Ximena Escobar Greatorex, a master’s engineering management student at Cal Poly, does not speak for Adventis Health, but she has spent the past year researching AI risk in health care and built a curriculum on it for Western University of Health Sciences’ medical school.

“You can’t have the all-or-nothing mentality,” Escobar Greatorex said. “We can’t say never, because it’s here. But being super on board for everything also has its risks.”

Robert Turbow, a neonatologist and Cal Poly professor who teaches AI and patient safety, said the gap between what the technology can do and what hospitals are ready to use keeps widening, in part because large health systems are built to resist fast change.

“They have multiple layers. They’re ocean liners, not speedboats,” he said.
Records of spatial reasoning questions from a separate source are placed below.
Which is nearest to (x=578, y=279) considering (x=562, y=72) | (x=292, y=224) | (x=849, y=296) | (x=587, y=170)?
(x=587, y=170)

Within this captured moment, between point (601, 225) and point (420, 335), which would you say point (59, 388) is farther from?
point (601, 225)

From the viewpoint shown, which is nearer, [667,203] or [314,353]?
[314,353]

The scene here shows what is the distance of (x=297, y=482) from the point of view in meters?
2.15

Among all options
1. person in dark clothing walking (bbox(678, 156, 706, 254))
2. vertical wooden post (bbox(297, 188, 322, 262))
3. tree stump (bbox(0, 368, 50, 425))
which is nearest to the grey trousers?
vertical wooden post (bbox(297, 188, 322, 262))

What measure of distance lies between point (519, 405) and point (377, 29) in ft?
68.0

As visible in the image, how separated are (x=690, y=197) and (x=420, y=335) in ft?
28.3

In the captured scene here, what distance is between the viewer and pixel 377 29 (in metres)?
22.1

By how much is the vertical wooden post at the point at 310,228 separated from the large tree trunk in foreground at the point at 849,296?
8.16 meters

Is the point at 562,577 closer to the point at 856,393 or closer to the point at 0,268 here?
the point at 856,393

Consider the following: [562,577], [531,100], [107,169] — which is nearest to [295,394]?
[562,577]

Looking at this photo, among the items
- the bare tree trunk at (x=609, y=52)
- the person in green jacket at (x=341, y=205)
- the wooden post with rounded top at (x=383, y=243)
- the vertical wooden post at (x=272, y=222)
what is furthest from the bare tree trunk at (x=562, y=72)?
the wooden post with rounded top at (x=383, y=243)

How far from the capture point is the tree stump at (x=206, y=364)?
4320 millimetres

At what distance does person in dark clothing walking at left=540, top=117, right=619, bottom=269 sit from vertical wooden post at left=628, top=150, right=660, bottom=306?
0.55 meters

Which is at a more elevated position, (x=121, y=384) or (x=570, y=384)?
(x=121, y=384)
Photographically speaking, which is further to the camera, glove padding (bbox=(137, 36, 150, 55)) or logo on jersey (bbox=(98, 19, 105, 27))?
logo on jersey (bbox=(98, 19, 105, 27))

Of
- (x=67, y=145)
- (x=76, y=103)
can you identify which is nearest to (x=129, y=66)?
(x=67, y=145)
Turbow points to the legal world, where attorneys have been sanctioned for filing court briefs with case citations the AI simply invented. It is a warning, he said, about overreliance and skipping the step of verifying. The deeper fear is that AI will fail and no one will catch it.

“There’s an incredible amount of caution in the medical field,” Turbow said. “We work in a zero-tolerance zone for mistakes. If you’re using it and it’s occasionally wrong, it’s not good enough. That could be a matter of the patient not making it.”

Under a new state law, the Physicians Make Decisions Act, insurance companies can no longer let AI alone deny, delay or change a patient’s care. A doctor has to make that call. The California Medical Association, the state’s largest physician organization, says its goal is for the technology to strengthen medicine, not replace the people who practice it.

“I think of it as a reverse textbook,” Bisheff said. “Rather than looking up a question, you can just ask it and it’ll give you the answer with references.”

Back in the emergency room, the monitors still beep and the gurneys still roll. Bisheff makes his calls, whether the AI tools are within reach or off-limits.

“It’s the wild, wild West right now,” Turbow said, “which makes it kind of exciting, to be honest with you.”